WHAT THIS EXERCISE ASKS =
1: Answer the following questions using the blog text about Christmas.
(a) Whose view did the writer adopt that Christmas lasts 12 days?
(b) Why was the writer's father often absent at Christmas during the writer's childhood?
(c) With whom will the writer celebrate Christmas Eve this year?
2: Continue the blog text about Christmas and December weather, picking up after its final sentence.

TEXT SEGMENT =
────────────────────

Mid December Sunrise

A week from today Christmas will be another memory for many of us—except for clearing away the debris of ribbons, bows, and wrapping paper. This is why several years ago I adopted my sister-in-law’s view that Christmas lasts 12 days just like the song. Following that principle makes the rush a bit easier as I don’t try to have everything done by December 24th.

Today I’ve baked in preparation of sending my Alaska son’s his favorite cookies. Those will get mailed tomorrow. But right now, I get to enjoy their wonderful aroma while I know I won’t touch a one as I’m sending them as a gift.

I’ve mentioned before that December is a bittersweet month for me. It’s sweet as I love the holiday and always have. It’s bitter as my son and grandfather both died within a day or so of December 24th. So I fight silent tears more than a few times during the month, especially in this coming week. It’s also bitter as my family isn’t together on this holiday. And that always brings me to remembering past Christmases where we were all together.

What I have realized is that while I treasure those memories, at the time “something” was always present that made the moment less than perfect. For example, in my childhood, while all my siblings and my grandparents were with us, very often my dad would be gone as he worked for the highway department and was often called in because of a storm.

When I married and had my own family, very often the “perfect” Christmas dimmed a bit because one of my sons was disappointed with Christmas gifts. While that didn’t happen too often, since money was usually tight, they usually got one thing they really wanted instead of several items that might have been on their Christmas lists.

So while I may not have all my immediate family around me this Christmas, I will be celebrating Christmas Eve with my sisters, their children and grandchildren, my husband and son. We will miss those who can’t join us, but we know those who live away will be surrounded by friends. And we have telephones to stay in touch. And memories of Christmases past which we all share. We are a close family and sometimes a little bit crazy. I guarantee we’ll sing a lot, eat a lot, and enjoy the antics of the youngest generation as they tear apart Christmas packages.

I hope your holiday celebration is all you hope for. If you live in the Midwest I hope the weather makes it easy for you to achieve your plans. If you have a bit of the bitter in your celebration, I hope you can dwell on the sweetness that can be found if you look for it.

Merry Christmas to all.

My Gift-giving Grampa

December 12, 2010

Snow again

We’re definitely into December. Yesterday and today many parts of the Midwest and Wisconsin have endured blizzard conditions. In my little portion of the world torrential rains fell yesterday which turned to heavy blowing snow about 7 AM this morning. It’s been snowing and blowing all day, and the lake has been throwing huge waves against the shore all day.

────────────────────

DATASET EXCERPTS =
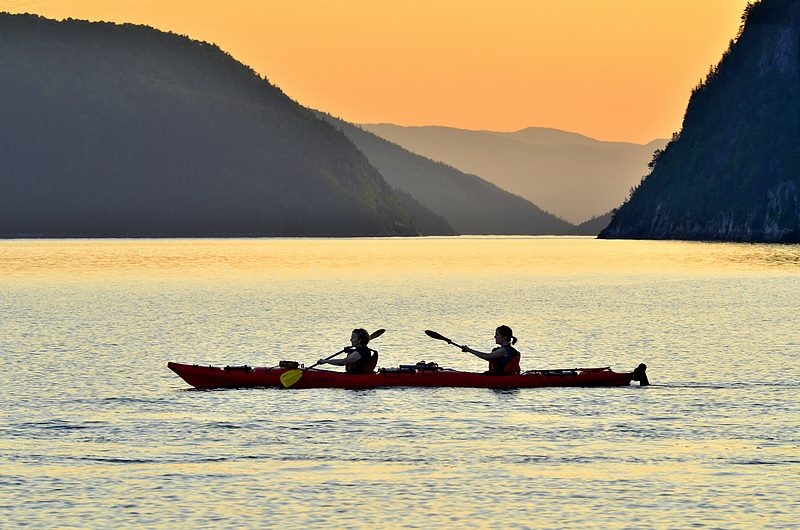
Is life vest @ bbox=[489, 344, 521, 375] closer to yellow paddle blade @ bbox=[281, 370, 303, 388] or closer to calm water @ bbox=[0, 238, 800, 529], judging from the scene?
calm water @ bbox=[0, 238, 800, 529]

────────────────────

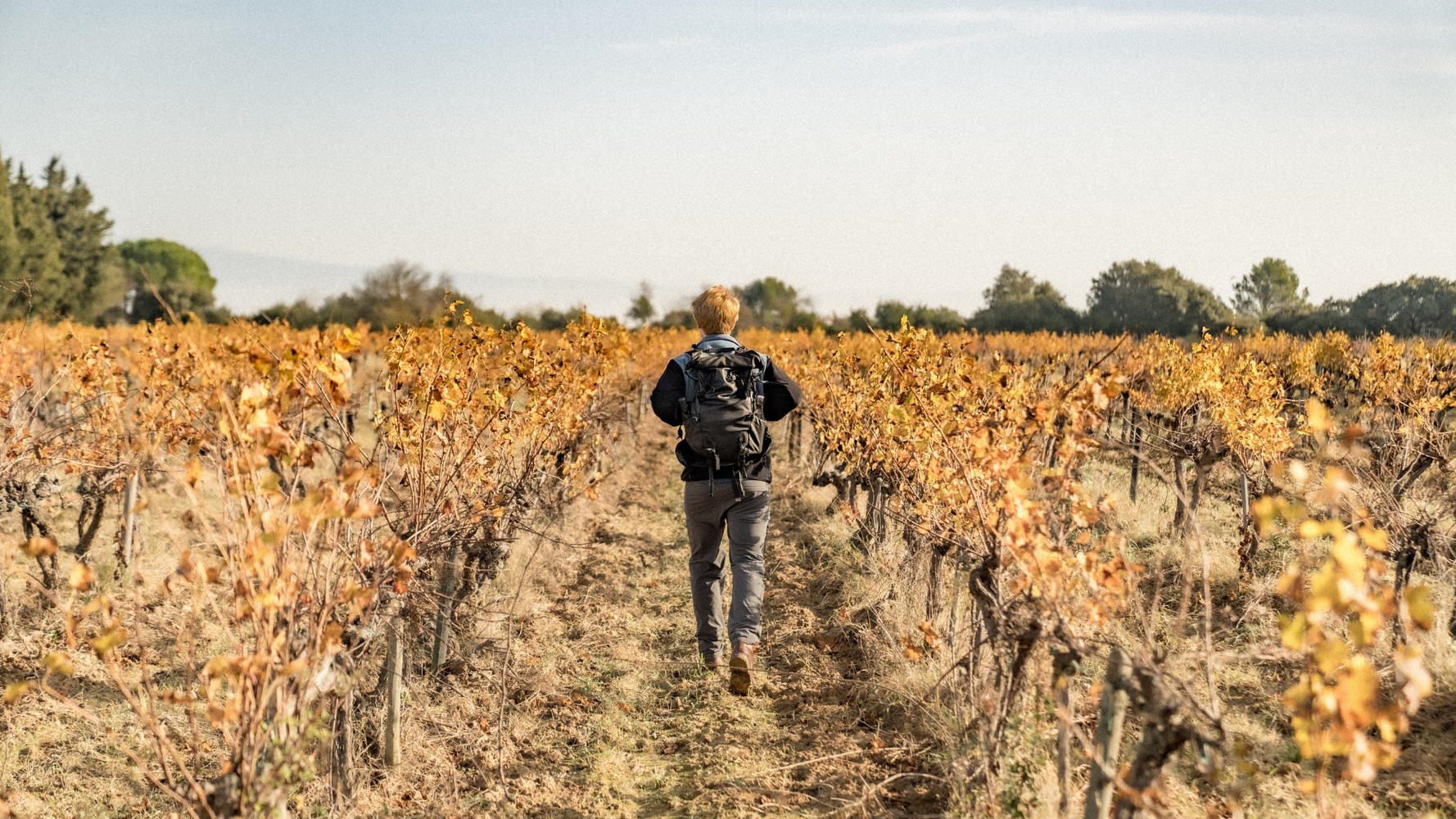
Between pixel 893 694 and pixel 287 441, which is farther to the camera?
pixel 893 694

────────────────────

TASK-BY-TASK ANSWERS =
1:
(a) The writer's sister-in-law.
(b) He worked for the highway department and was often called in because of a storm.
(c) The writer's sisters, their children and grandchildren, and the writer's husband and son.

2:
Weather forecasters have been calling this storm a blizzard, and while not so here, other places not far away have been hammered. All day I’ve been thinking about similar snowstorms in December. Those thoughts bring me to thoughts of my maternal grandfather who died in such a storm 51 years ago. He was shoveling snow.

He is always in my heart but much on my mind in December. He loved December—maybe because as a farmer, this time of the year may not have been such a busy time for him. However, I think it was because he loved Christmas. Like many farmers, he had a deep faith and loved the religious aspects of the holiday.

But he had a bit of the mischievous Santa elf in his make-up and loved to surprise his family with silly little gifts.  He adored his wife, and Christmas was a time he expressed it with special gifts for her. These three parts of his nature are what make me think so much of him during this time of year.

Why?

Not long after I was born, my father left for the South Pacific during WWII and we never saw him for three years. This was the time when letters were few and far between; the internet, Skype, email etc where beyond imagining. So the dominant male figure in my early life was my grandfather as we lived with my grandparents while my father was gone.

My earliest memories of Grandpa were of wrapping little gifts with him. Well, early on I watched, but since this wasn’t a job he particularly liked (or excelled at), I inherited the job as soon as I was able to wrap. Those early attempts of mine were pretty sad, but he always praised me and never tried to make my efforts look better. We did this for years and I always looked forward to that special time between the two of us.

He died two days before Christmas. He had already done his shopping, and I had wrapped his gifts; however, he hid them, and I had no way of knowing where they were. His death dimmed everything about that Christmas. No one was thinking about gifts. But in the months following his death as my grandmother and I were clearing out the home they shared, we found those gifts. Each time we found one, Gram clasped them to her heart, and we both cried. It was if Grandpa had returned to us for just a bit.  Of course, a little bit wasn’t enough. He was such a special man.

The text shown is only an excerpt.